Snowboarding History

Snowboarding was actually developed back in the 1960's. It started as a crude sport with homemade equipment. It wasn't very well known and there weren't equipment manufacturers for the sport like there is today. Even though it is actually hard to actually determine who really invented the sport, or even the first snowboard, some hints of its origin can be tracked all the way back to the 1920s.

Way back then, it was basically just putting a piece of plywood in the snow to use as a homemade sled mechanism, just for fun. Eventually, other similar devices were developed by several different people just out of necessity to provide their children with fun toys to entertain themselves with. One such father was Sherman Poppen who developed the Snurfer (named by his wife) for his daughter. Several people loved the idea of the Snurfer and Poppen began to sell them.
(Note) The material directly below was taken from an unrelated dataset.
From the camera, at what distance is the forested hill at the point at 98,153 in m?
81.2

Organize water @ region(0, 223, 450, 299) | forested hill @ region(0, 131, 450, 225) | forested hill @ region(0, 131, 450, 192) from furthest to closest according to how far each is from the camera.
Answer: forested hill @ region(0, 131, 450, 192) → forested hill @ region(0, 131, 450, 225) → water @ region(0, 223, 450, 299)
Competitions were developed which in time evolved into a sport, but snowboarding was yet to come. One of the well known Snurfers was Jake Burton.

Burton wanted to surf but his parents wouldn't buy him a board. He really loved the Snurfer and began to participate in the competitions where he became well known in the newly created sport. Later, after Burton graduated from college, he began production on his own line of snowboards. This line was the first to incorporate the use of ski technology and made Burton's boards more maneuverable than the Snurfer. He really caught the attention of onlookers when he won the Snurfer competition with his own snowboard creation. He blew away the competition with the maneuverability of his creation and the skills that it allowed him to develop. Today, Burton's boards are the most popular brand of snowboards making him one of the pioneers of the sport.

Dimitrije Milovich was another pioneer of the sport of snowboarding.

He too developed his own brand of board back during the time Burton was still riding the Snurfer. Milovich is credited with helping to raise the profile of snowboarding because he helped to get articles about the sport of snowboarding published in magazines such as Newsweek, Playboy and others.

In the 1980's, a couple of different boarding magazines hit the newsstands. This helped to make the sport more recognizable. Although many followers began to participate in the sport it did not increase to the popularity of other sports until snowboarding debuted as an official sport at the Olympic Winter Games in Japan in the late 90's. After this, the sport commanded a following of seven million participants in the United States alone. Although it was once considered to be a sport of radical, rebellious young men, snowboarding has now become popular with both men and women. It is not gender specific anymore. Considered an extreme sport, it requires dedication, skill and determination, and can be very dangerous.

Snowboarding has gone far from its humble beginnings with equipment made in shop classes and garages to being one of the most popular winter sports across the globe.